Seitenauszug

########

Nicht mit Niedergang abfinden
Doch die Dorfgemeinschaft wollte sich mit dem Niedergang ihrer Heimat nicht abfinden – und wurde erfinderisch, machte aus der Not eine Tugend. Mit der Hexerei will man heute Touristen anlocken und macht ein Fest daraus. Am ersten Samstag im Juli gibt es einen Umzug aus Hexen, Rittern und seltsamen Gestalten durch den Ort, es wird eine Hexe des Jahres gekürt und neben einem Jahrmarkt gibt es Vorführungen von Falknern, Zauberern und Schwertkämpfern. Dazu wird die turbulente Geschichte des Orts nachgespielt. Die Bewohner versuchen, ihre Historie möglichst leichtfüßig in das Heute zu tragen und nebenbei dafür zu sorgen, dass ihr Ort nicht wie so viele andere in der Nachbarschaft langsam wegstirbt. Bis zur Corona-Pandemie waren sie damit erfolgreich, es kamen stets viele Besucher, das Hexenfestival gilt als Erfolg.

########

Aufgabe 1
Stimmen die Aussagen (a) bis (c) mit dem Text über das Hexenfestival überein? Antworten Sie jeweils mit Ja oder Nein und zitieren Sie die entscheidenden Worte des Textes wörtlich.
(a) Der Umzug durch den Ort findet am ersten Samstag im Juli statt.
(b) Beim Fest wird ein König des Jahres gewählt.
(c) Bis zur Corona-Pandemie kamen nur wenige Besucher.
Aufgabe 2
Führen Sie den Text über das Hexenfestival im Anschluss an seinen letzten Satz fort.
Die Daten haben mit dem Seitenauszug nichts zu tun.

Quelldaten
########

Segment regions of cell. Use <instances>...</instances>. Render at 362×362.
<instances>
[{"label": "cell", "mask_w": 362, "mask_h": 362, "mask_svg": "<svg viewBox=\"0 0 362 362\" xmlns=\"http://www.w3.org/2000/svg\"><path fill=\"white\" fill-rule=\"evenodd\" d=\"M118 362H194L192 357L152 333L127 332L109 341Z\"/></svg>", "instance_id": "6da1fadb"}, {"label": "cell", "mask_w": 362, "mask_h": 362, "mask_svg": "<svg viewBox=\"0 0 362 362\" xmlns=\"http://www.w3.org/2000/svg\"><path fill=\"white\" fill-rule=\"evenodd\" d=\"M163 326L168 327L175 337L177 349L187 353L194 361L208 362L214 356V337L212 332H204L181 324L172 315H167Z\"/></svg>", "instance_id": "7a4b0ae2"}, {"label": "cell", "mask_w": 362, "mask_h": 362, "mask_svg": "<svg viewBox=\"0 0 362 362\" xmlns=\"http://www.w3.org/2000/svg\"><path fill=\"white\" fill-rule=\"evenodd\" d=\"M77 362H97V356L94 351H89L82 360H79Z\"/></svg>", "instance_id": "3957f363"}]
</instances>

########

Antwortfeld 1
(a) Ja: „Am ersten Samstag im Juli gibt es einen Umzug aus Hexen, Rittern und seltsamen Gestalten durch den Ort“
(b) Nein: „es wird eine Hexe des Jahres gekürt“
(c) Nein: „Bis zur Corona-Pandemie waren sie damit erfolgreich, es kamen stets viele Besucher“

Antwortfeld 2
Auch, wenn im Kloster Veruela keine Mönche mehr wohnen: Die Exkommunikation und der Fluch gelten immer noch. Beides macht Trasmoz in ganz Spanien einzigartig. Jedenfalls auf dem Papier, denn in der Dorfkirche wird getauft und Messe gefeiert wie überall sonst auch. Deswegen haben die Menschen in Trasmoz auch wenig Interesse daran, dass der Papst den Fluch wieder aufhebt. Denn ein Teil der Folklore wäre dahin – und in jedem Jahr wird in dem kleinen Dorf ja wieder aufs Neue eine Hexe des Jahres gekürt.